§ Problem set
(1) In the article on Yale's wellness program settlement, reproduce the passage starting with "Related: Employee wellness" and going on through "Information Nondiscrimination Act.", substituting "unionized workers" for each occurrence of "union employees".
(2) Recast the paragraph of the Yale settlement article that begins "Yale University and some of its employees" as a short bulleted list that keeps its main facts.
(3) Carry on the article about Yale's wellness program settlement from the point at which it stops.

§ Passage shown
● ● ● ● ●

Yale reaches $1.29m settlement in employee wellness program lawsuit
Yale will cease collection of opt-out fees for four years and change its practices regarding the transfer of health data.
Yale University and some of its employees have agreed to settle a class-action lawsuit over its employee wellness program for $1.29 million, subject to court approval. Kwesell v. Yale University alleged that Yale’s Health Expectations Program violated federal statutes because it required employees and their spouses to either participate in its wellness program or pay a weekly opt-out fee.
“We designed the Health Expectations Program with our union partners and the advice of health care and legal experts,” said Stephanie Spangler, vice provost for health affairs and academic integrity. “Nevertheless, we feel it is best to resolve what would have been expensive litigation and move forward. Our relationship with our employees is an important priority.”
Related: Employee wellness programs and compliance: What to know right now
Yale implemented the program as part of a collective bargaining agreement with two of its unions, under which most union employees paid no premium for their health plan coverage. About 6,000 union employees and their spouses were required to either share their private medical information with their employer or pay a fine. By charging some employees $1,300 annually if they did not participate, the suit alleged that Yale violated both the Americans with Disabilities Act and the Genetic Information Nondiscrimination Act.

● ● ● ● ●

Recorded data
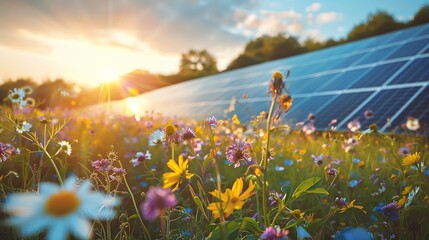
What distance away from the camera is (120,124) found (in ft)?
16.2

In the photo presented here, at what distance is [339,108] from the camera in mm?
5453

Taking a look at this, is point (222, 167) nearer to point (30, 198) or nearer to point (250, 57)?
point (30, 198)

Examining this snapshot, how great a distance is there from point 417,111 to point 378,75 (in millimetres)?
2096

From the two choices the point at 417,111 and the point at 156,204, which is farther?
the point at 417,111

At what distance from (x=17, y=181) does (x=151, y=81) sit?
31775 mm

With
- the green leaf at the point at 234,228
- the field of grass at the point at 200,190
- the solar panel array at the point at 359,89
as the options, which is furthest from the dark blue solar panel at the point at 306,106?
the green leaf at the point at 234,228

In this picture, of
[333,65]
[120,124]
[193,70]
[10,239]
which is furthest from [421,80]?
[193,70]

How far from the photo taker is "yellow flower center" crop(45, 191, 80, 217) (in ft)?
1.77

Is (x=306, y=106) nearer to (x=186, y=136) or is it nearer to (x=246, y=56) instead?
(x=186, y=136)

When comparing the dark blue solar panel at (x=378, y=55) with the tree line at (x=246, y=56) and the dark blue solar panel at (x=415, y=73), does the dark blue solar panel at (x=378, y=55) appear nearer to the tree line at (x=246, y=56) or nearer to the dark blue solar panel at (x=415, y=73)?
the dark blue solar panel at (x=415, y=73)

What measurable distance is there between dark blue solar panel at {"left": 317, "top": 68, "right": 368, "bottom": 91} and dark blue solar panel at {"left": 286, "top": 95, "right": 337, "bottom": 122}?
457 mm

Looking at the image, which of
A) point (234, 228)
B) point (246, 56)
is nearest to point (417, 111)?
point (234, 228)

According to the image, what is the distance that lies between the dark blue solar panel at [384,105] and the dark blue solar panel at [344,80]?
1.13 meters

● ● ● ● ●

§ Task answers
(1)
Related: Employee wellness programs and compliance: What to know right now
Yale implemented the program as part of a collective bargaining agreement with two of its unions, under which most unionized workers paid no premium for their health plan coverage. About 6,000 unionized workers and their spouses were required to either share their private medical information with their employer or pay a fine. By charging some employees $1,300 annually if they did not participate, the suit alleged that Yale violated both the Americans with Disabilities Act and the Genetic Information Nondiscrimination Act.

(2)
- Yale University and some of its employees agreed to settle a class-action lawsuit over the employee wellness program for $1.29 million, subject to court approval.
- The suit, Kwesell v. Yale University, alleged that Yale's Health Expectations Program violated federal statutes.
- The program required employees and their spouses either to participate or to pay a weekly opt-out fee.

(3)
Under the settlement agreement, Yale will cease collection of opt-out fees for four years and change its practices regarding the transfer of health data in connection with the program. The settlement will be distributed among employees subjected to the program and pay plaintiffs’ attorneys’ fees and costs.
The AARP filed the lawsuit on behalf of Yale employees in 2019.
“This is a particularly important issue for older workers, who are more likely to have disabilities and medical conditions — such as diabetes, heart disease and cancer — that are at risk of being revealed by wellness questionnaires and exams,” AARP Foundation President Lisa Marsh Ryerson said at the time.
The foundation was pleased with the settlement.
“We believe participating in a wellness program should be entirely voluntary, with no element of coercion, financial or otherwise,” said William Alvarado Rivera, senior vice president for litigation.